- **EXERCISE TASK**
Can you reproduce the spinach and matzo casserole recipe below word for word, in full?

- **DOCUMENT PASSAGE**
----------------------------------------
Think of this easy-to-make vegetarian casserole as a kosher for Passover spanakopita or green lasagna. The dilly spinach filling gets a salty, tangy hit from feta and creamy richness courtesy of layers of matzo soaked in a blend of cottage cheese, milk, and eggs.
In Sephardic Jewish families—those whose ancestors lived in the Iberian Peninsula before the Spanish Inquisition—layered matzo pies like this one (and those made with meat) are called mina and are a hallmark of the holiday. A complete meal in one dish, you can serve this for dinner mid-week during Passover or add it to a vegetarian seder.
Matzo is much easier to handle than the paper-thin sheets of phyllo traditionally used in spanakopita, so even if you’re not celebrating the holiday, it’s worth keeping this recipe on hand for busy weeknights.
Recipe information
Total Time
1 hour 30 minutes
Yield
8 servings
Ingredients
Preparation
Step 1
Preheat oven to 400°F with rack in middle.
Step 2
Cook onion in oil in a large heavy skillet over medium heat, stirring occasionally, until golden, 12 to 15 minutes.
Step 3
Meanwhile, put spinach in a sieve and press out as much liquid as possible. Add spinach to onion and cook, stirring occasionally, 5 minutes. Remove from heat and stir in ⅓ cup dill, ¾ tsp. kosher salt, and ½ tsp. freshly ground black pepper.
Step 4
Purée cottage cheese in a blender with milk, eggs, nutmeg, and ½ tsp. each kosher salt and freshly ground black pepper until smooth. Reserve 2 cups in a bowl and stir remainder into spinach with 1 cup feta.
----------------------------------------
- **DATA EXCERPTS**

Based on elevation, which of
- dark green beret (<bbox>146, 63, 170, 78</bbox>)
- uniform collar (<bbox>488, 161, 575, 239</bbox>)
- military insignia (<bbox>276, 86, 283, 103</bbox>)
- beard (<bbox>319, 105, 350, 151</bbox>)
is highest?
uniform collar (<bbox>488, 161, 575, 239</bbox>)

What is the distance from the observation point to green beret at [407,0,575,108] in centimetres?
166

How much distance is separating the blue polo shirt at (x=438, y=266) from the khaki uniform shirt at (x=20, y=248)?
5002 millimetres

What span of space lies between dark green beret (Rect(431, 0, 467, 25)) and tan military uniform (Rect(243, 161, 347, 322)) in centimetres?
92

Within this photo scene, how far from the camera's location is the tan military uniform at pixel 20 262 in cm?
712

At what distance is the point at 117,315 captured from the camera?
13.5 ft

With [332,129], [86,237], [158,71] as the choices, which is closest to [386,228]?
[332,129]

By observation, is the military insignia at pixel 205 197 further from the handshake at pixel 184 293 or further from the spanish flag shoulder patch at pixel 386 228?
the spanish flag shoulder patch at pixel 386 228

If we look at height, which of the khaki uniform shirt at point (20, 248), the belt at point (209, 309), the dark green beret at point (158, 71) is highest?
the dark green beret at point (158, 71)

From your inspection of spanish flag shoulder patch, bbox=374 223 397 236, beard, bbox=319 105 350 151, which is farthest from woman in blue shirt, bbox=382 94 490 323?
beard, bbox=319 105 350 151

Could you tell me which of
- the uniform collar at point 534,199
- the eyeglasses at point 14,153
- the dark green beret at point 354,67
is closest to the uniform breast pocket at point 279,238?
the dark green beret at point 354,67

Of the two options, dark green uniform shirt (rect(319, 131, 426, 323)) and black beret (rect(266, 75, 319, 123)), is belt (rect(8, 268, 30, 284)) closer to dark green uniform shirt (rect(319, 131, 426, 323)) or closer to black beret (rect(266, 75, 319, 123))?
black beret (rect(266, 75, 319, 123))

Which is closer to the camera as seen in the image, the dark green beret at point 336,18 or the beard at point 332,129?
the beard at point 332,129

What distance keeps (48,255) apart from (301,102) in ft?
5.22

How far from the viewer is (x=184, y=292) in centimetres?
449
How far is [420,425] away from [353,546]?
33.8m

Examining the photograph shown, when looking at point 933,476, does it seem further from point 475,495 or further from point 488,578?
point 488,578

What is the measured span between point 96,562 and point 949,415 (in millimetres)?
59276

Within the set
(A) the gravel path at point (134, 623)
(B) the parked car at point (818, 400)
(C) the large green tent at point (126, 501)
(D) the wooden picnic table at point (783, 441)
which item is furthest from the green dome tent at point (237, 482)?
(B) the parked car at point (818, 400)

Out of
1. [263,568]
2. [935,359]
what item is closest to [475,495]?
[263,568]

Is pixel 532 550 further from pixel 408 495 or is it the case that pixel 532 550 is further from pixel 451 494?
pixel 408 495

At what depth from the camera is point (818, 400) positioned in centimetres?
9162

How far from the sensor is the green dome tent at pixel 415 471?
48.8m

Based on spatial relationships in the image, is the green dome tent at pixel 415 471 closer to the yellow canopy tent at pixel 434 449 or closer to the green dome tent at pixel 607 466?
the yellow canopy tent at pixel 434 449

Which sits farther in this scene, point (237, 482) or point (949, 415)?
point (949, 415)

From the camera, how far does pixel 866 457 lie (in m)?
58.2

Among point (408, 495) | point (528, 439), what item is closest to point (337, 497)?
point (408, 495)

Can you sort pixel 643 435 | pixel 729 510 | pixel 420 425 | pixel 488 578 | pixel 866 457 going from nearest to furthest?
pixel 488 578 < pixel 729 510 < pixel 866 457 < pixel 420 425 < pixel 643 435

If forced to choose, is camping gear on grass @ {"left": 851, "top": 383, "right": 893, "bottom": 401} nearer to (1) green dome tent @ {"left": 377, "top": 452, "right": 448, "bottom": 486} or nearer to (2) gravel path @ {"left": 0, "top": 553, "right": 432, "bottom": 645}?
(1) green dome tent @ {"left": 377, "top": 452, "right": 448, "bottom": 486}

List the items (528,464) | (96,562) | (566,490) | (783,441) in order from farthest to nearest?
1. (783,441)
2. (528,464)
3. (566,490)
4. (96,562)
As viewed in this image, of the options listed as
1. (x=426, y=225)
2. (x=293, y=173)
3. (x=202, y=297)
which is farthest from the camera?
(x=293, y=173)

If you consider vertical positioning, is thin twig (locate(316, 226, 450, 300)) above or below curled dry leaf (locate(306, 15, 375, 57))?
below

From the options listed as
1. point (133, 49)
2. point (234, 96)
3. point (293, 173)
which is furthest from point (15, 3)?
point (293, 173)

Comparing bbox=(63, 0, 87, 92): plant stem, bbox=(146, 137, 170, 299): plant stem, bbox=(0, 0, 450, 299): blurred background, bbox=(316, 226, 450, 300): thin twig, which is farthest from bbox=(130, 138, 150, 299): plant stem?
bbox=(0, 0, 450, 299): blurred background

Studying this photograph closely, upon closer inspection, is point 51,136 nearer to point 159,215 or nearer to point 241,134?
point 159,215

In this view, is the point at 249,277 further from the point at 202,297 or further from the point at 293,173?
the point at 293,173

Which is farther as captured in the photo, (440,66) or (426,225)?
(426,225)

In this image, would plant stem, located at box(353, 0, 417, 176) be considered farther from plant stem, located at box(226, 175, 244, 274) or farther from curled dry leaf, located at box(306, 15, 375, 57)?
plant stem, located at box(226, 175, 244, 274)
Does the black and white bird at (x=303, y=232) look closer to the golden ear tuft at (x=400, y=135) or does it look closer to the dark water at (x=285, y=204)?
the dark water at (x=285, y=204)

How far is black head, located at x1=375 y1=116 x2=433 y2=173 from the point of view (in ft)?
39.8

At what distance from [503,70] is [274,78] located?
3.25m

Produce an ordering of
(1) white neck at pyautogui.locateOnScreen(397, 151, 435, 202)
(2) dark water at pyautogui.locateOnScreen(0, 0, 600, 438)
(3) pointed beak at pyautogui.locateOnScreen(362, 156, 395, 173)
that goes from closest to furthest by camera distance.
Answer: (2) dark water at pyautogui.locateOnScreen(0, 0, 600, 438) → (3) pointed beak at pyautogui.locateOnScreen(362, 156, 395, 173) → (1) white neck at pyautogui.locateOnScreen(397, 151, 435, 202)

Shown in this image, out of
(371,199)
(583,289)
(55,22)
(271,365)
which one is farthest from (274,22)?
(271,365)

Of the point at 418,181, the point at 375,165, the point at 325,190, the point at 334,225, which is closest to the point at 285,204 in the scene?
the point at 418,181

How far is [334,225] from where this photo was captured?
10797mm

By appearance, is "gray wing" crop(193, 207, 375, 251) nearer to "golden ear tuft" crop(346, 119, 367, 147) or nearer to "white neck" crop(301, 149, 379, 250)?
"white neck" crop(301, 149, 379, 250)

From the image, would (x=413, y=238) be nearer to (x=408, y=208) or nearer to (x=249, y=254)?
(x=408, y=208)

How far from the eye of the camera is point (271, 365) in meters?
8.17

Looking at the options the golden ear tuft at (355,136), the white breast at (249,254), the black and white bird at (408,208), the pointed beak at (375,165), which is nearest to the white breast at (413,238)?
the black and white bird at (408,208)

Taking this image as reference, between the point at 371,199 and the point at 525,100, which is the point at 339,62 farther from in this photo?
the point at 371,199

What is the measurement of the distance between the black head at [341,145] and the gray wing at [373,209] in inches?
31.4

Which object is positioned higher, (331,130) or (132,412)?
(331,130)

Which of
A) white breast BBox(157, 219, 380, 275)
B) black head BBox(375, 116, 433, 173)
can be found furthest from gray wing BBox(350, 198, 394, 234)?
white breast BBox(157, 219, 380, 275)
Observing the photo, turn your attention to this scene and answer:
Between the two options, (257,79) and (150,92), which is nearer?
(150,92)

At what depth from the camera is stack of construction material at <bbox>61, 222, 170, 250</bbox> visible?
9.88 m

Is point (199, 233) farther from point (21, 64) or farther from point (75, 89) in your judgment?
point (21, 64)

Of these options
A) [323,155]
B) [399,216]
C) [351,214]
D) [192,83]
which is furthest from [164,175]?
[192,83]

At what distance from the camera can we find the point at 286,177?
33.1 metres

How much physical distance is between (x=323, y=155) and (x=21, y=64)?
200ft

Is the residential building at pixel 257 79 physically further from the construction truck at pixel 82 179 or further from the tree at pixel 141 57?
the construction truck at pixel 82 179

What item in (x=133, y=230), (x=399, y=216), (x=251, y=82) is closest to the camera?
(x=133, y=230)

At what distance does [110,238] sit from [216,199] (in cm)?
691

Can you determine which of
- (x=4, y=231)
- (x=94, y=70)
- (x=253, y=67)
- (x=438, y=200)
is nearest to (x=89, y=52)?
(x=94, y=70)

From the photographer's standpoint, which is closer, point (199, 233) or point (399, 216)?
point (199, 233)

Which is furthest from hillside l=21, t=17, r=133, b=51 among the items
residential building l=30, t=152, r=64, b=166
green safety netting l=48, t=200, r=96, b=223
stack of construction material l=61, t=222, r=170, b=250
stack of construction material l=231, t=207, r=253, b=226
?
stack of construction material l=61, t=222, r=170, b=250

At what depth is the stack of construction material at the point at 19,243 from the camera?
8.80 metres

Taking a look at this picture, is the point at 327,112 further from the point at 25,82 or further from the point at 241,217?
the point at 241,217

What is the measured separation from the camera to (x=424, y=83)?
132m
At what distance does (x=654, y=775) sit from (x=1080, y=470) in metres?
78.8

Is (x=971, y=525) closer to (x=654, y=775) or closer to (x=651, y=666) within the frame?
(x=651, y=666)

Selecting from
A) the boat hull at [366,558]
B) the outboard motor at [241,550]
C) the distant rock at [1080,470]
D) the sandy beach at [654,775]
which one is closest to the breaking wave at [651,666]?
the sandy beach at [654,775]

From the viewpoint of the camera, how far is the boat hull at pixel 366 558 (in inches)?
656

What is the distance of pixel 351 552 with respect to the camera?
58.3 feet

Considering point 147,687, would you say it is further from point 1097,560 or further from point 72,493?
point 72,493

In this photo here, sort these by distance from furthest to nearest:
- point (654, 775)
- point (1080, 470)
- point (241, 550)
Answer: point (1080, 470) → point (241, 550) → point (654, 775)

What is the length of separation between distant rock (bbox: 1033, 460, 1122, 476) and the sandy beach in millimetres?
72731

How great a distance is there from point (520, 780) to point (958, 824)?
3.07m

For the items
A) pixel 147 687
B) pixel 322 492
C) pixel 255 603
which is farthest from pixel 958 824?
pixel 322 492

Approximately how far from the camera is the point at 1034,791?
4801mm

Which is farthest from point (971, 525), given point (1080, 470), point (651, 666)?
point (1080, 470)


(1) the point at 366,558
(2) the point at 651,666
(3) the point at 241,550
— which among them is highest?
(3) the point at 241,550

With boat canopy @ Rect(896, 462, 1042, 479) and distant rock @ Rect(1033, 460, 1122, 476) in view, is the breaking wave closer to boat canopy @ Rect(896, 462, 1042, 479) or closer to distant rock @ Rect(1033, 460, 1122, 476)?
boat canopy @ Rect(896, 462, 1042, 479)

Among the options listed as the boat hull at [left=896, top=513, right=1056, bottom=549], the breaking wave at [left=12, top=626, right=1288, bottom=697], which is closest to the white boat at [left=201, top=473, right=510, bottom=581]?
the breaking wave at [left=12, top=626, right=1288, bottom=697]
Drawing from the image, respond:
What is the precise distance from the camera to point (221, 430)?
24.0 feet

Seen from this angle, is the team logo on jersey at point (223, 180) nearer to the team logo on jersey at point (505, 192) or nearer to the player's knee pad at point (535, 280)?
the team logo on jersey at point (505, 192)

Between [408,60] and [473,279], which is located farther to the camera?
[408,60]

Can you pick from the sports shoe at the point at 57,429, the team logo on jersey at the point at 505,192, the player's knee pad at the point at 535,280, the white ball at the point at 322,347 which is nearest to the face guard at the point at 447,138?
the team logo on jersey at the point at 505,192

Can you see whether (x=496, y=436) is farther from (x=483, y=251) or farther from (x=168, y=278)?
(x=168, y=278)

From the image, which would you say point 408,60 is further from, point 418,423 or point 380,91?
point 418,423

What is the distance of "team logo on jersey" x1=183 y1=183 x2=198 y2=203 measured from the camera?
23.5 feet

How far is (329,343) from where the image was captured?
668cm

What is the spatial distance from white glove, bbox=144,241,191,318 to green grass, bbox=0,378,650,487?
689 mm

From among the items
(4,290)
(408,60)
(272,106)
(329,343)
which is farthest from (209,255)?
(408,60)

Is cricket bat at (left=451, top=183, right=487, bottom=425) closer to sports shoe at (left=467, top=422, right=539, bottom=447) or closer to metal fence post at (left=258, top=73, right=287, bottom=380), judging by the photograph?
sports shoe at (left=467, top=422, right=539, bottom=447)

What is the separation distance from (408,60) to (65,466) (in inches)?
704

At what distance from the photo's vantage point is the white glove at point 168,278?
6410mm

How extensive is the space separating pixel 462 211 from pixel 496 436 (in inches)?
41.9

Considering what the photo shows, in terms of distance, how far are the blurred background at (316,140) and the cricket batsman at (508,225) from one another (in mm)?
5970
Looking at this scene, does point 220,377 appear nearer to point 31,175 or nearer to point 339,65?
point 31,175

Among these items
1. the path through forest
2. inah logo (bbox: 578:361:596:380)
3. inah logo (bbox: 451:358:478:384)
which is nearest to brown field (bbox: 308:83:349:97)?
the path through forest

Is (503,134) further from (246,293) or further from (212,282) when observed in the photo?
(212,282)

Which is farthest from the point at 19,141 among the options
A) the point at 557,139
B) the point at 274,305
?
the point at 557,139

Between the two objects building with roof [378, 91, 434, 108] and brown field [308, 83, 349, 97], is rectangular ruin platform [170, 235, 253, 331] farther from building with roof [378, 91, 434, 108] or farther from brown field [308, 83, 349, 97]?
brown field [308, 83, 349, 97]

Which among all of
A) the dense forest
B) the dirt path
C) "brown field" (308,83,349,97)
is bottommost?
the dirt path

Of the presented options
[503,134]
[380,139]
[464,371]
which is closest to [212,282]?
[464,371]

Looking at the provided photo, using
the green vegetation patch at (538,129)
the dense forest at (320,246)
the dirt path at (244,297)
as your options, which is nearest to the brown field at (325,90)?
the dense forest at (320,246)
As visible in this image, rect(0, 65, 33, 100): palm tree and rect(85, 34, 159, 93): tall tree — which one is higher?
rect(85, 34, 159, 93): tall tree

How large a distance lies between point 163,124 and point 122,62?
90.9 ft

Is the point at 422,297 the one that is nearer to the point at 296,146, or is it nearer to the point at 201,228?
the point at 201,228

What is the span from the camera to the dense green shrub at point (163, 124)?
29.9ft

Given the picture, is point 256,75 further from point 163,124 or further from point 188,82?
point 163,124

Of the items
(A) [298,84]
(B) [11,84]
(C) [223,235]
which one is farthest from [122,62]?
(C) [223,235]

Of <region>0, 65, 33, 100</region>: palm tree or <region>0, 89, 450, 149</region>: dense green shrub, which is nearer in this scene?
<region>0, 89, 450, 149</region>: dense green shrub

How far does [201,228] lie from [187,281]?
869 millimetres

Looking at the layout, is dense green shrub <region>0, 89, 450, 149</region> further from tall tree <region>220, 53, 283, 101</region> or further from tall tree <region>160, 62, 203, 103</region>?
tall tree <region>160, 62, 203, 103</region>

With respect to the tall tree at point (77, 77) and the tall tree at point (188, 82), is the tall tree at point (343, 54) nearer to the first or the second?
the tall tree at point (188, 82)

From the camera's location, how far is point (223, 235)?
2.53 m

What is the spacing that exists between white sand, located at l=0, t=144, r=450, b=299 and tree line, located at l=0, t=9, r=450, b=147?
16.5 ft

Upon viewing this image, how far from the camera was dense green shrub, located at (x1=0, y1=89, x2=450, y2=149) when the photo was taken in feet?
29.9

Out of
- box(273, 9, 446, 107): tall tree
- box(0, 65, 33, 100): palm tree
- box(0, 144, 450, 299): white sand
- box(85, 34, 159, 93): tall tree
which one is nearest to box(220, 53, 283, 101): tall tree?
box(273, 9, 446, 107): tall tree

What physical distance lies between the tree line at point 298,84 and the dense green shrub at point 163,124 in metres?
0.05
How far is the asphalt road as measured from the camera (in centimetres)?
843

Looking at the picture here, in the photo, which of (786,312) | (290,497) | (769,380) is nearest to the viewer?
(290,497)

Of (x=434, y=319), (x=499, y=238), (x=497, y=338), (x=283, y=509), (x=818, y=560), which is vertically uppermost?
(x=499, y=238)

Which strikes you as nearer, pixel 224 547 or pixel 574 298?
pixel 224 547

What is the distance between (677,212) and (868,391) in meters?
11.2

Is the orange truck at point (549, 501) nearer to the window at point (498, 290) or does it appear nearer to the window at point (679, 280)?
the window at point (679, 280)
----------------------------------------
- **FULL RESPONSE**
Think of this easy-to-make vegetarian casserole as a kosher for Passover spanakopita or green lasagna. The dilly spinach filling gets a salty, tangy hit from feta and creamy richness courtesy of layers of matzo soaked in a blend of cottage cheese, milk, and eggs.
In Sephardic Jewish families—those whose ancestors lived in the Iberian Peninsula before the Spanish Inquisition—layered matzo pies like this one (and those made with meat) are called mina and are a hallmark of the holiday. A complete meal in one dish, you can serve this for dinner mid-week during Passover or add it to a vegetarian seder.
Matzo is much easier to handle than the paper-thin sheets of phyllo traditionally used in spanakopita, so even if you’re not celebrating the holiday, it’s worth keeping this recipe on hand for busy weeknights.
Recipe information
Total Time
1 hour 30 minutes
Yield
8 servings
Ingredients
Preparation
Step 1
Preheat oven to 400°F with rack in middle.
Step 2
Cook onion in oil in a large heavy skillet over medium heat, stirring occasionally, until golden, 12 to 15 minutes.
Step 3
Meanwhile, put spinach in a sieve and press out as much liquid as possible. Add spinach to onion and cook, stirring occasionally, 5 minutes. Remove from heat and stir in ⅓ cup dill, ¾ tsp. kosher salt, and ½ tsp. freshly ground black pepper.
Step 4
Purée cottage cheese in a blender with milk, eggs, nutmeg, and ½ tsp. each kosher salt and freshly ground black pepper until smooth. Reserve 2 cups in a bowl and stir remainder into spinach with 1 cup feta.